Islam and Christianity are not the same, they do not worship the same God, and they are a direct manifestation of that invisible war that Paul mentions in Ephesians.

Islam is not our friend, no matter how influential it’s proponents might be.  It is a man-made religion that promotes a strong deception wrapped in a maze of impossible to fulfill rules.  Sadly, it’s use of intimidation, manipulation, and power appeal to the baser instincts in man.  What perplexes me is why any thinking woman would ever willingly submit to the terrible dehumanization of Islam.  I understand the psychology of it a little… the constant repetition, the unrelenting intimidation to accept the belief system, the concern of being ostracized if you don’t conform and accept, these force women to a place where the only hope seems to be in acceptance.  It is no wonder why they do not want women to be educated.  Yet we who live outside that dark shadow know the truth.  Male and female where created by God to be partners, not master and slave.  Different strengths and weaknesses, different roles in many cases, but equally loved and cherished by the one true God, the God of the Judeo-Christian faith, the God of the bible.

The Christian faith is about a relationship with God the Father through faith in Jesus Christ, His Son, by the power of His Holy Spirit who lives within us.

It is possible to have the outward appearance of Christian faith, i.e. go to church, read the bible, pray, wear Christian jewelry, etc. and not have the relationship.  I can say that from experience.  I did all those things for several years, but in my heart I had areas were I chose to do what I wanted to do.  When I finally said yes to God and I gave my life fully over to Jesus’ Lordship, dramatic and wonderful changes took place.  I experienced a transformation as His Holy Spirit moved in.  I experienced salvation immediately and the process of sanctification of my life began.  I recently past my 32nd year of new life in Christ and I love Him more today than ever.  And He is still pointing out areas where I can manifest more of His love, His mercy, His grace.  Step by step He leads me in a love relationship that just seems to get better and better.

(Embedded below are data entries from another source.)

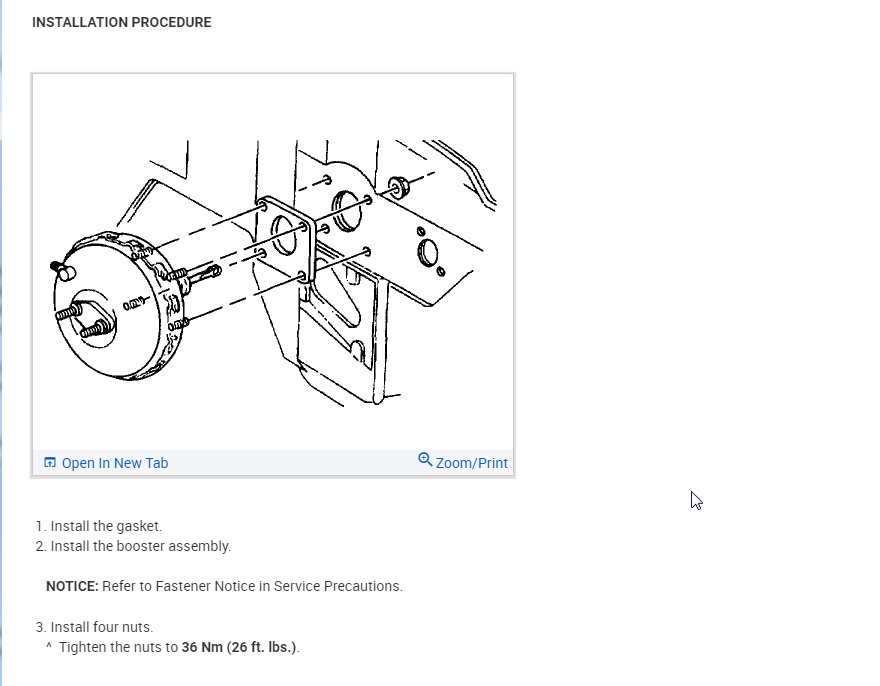 INSTALLATION PROCEDURE

Open In New Tab
Zoom/Print

1. Install the gasket.
2. Install the booster assembly.

NOTICE: Refer to Fastener Notice in Service Precautions.

3. Install four nuts.
^ Tighten the nuts to 36 Nm (26 ft. lbs.).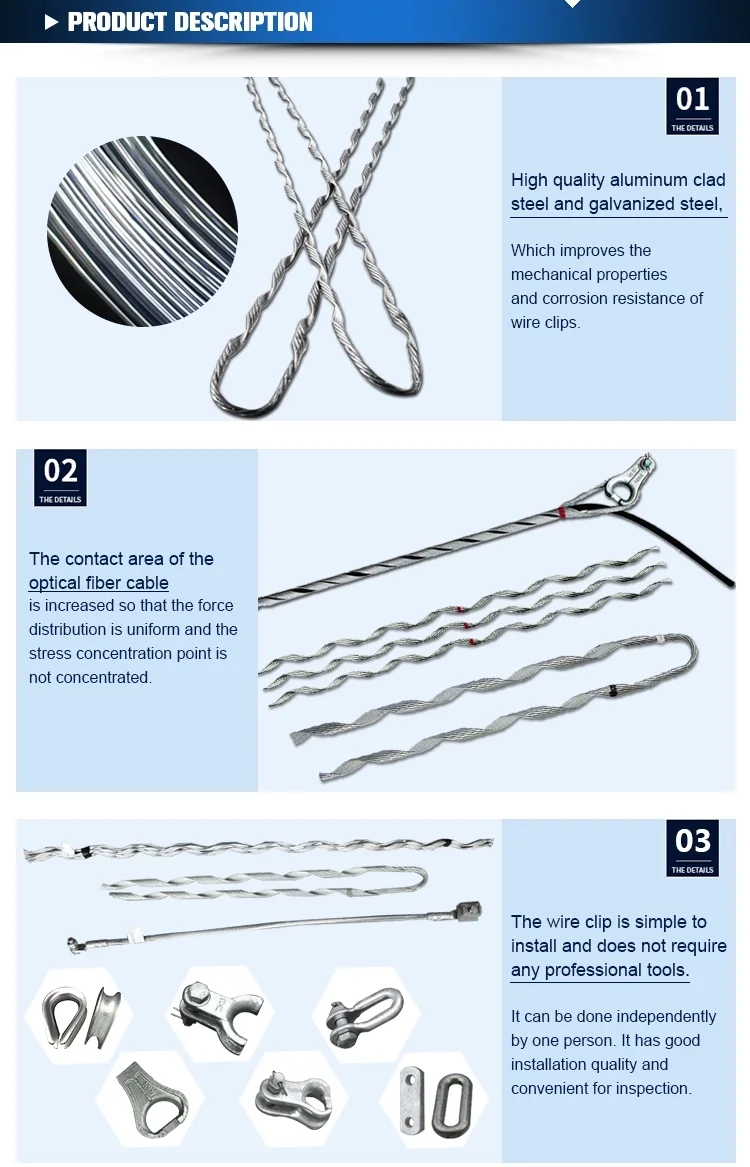 PRODUCT DESCRIPTION

01
THE DETAILS

High quality aluminum clad steel and galvanized steel,

Which improves the mechanical properties and corrosion resistance of wire clips.

02
THE DETAILS

The contact area of the optical fiber cable is increased so that the force distribution is uniform and the stress concentration point is not concentrated.

03
THE DETAILS

The wire clip is simple to install and does not require any professional tools.

It can be done independently by one person. It has good installation quality and convenient for inspection.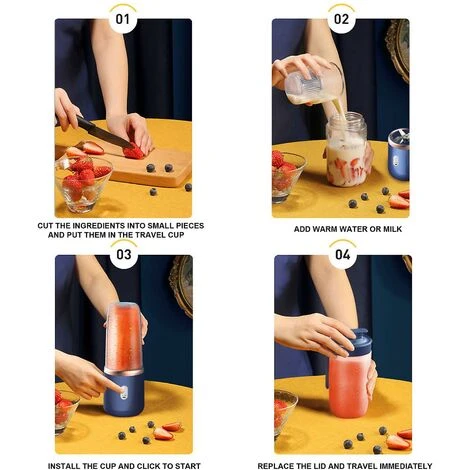 01

CUT THE INGREDIENTS INTO SMALL PIECES AND PUT THEM IN THE TRAVEL CUP

02

ADD WARM WATER OR MILK

03

INSTALL THE CUP AND CLICK TO START

04

REPLACE THE LID AND TRAVEL IMMEDIATELY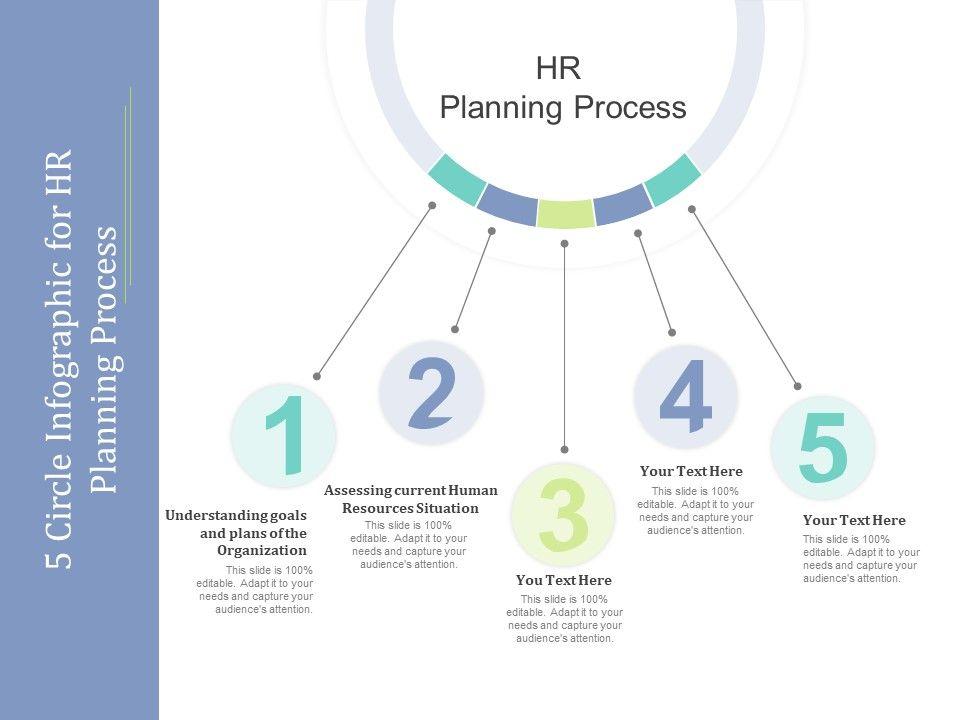 5 Circle Infographic for HR Planning Process

HR
Planning Process

1

Understanding goals and plans of the Organization

This slide is 100% editable. Adapt it to your needs and capture your audience's attention.

2

Assessing current Human Resources Situation

This slide is 100% editable. Adapt it to your needs and capture your audience's attention.

3

You Text Here

This slide is 100% editable. Adapt it to your needs and capture your audience's attention.

4

Your Text Here

This slide is 100% editable. Adapt it to your needs and capture your audience's attention.

5

Your Text Here

This slide is 100% editable. Adapt it to your needs and capture your audience's attention.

I know I get wordy.  Please forgive me.  However if you have read this far let me tell you one final story.  Twenty six years ago I was awakened one minute earlier than I awoke this morning, 2:22 am.  On that occasion I assumed God wanted me to pray for something or someone as I had become sensitive to the Holy Spirit’s nudge usually being linked to a prompting to pray for someone.  I rolled out of bed onto my knees that night ready to pray, but it was quiet in my Spirit.  I waited several seconds and then I asked, “What is it Lord?”  To which the Holy Spirit spoke very clearly to my Spirit, “Dan, I am going to have you say special things to special people.  And to prove it I’m going to take care of your house today.”  God produced the miraculous provision of a home that we then owned and raised our family in for 18 years beginning the next day.  I may share the full story at some time, however my point this morning is that the miracle was to validate to me that God would give me special things to say and I needed to say them.

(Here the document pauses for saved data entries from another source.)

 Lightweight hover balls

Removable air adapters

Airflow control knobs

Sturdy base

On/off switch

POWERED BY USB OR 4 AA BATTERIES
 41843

If you are reading this then I am confident you are one of the special people God was referring to.  Ask Him to show you the BIG truths that you don’t already have a firm hold on.  Ask Him to help you see Truth and accept it.  Most important, ask Him to make Himself, clear to you.  Because He is real and He loves you, I am totally confident He will begin to move in ways that provide you with increasing faith to know and to grow into Christ Jesus – the One Who loves us more than we can comprehend.

Now unto Him Who is the truest, most ardent lover of your soul and mine, be glory, honor, praise and dominion, forever and ever. Amen!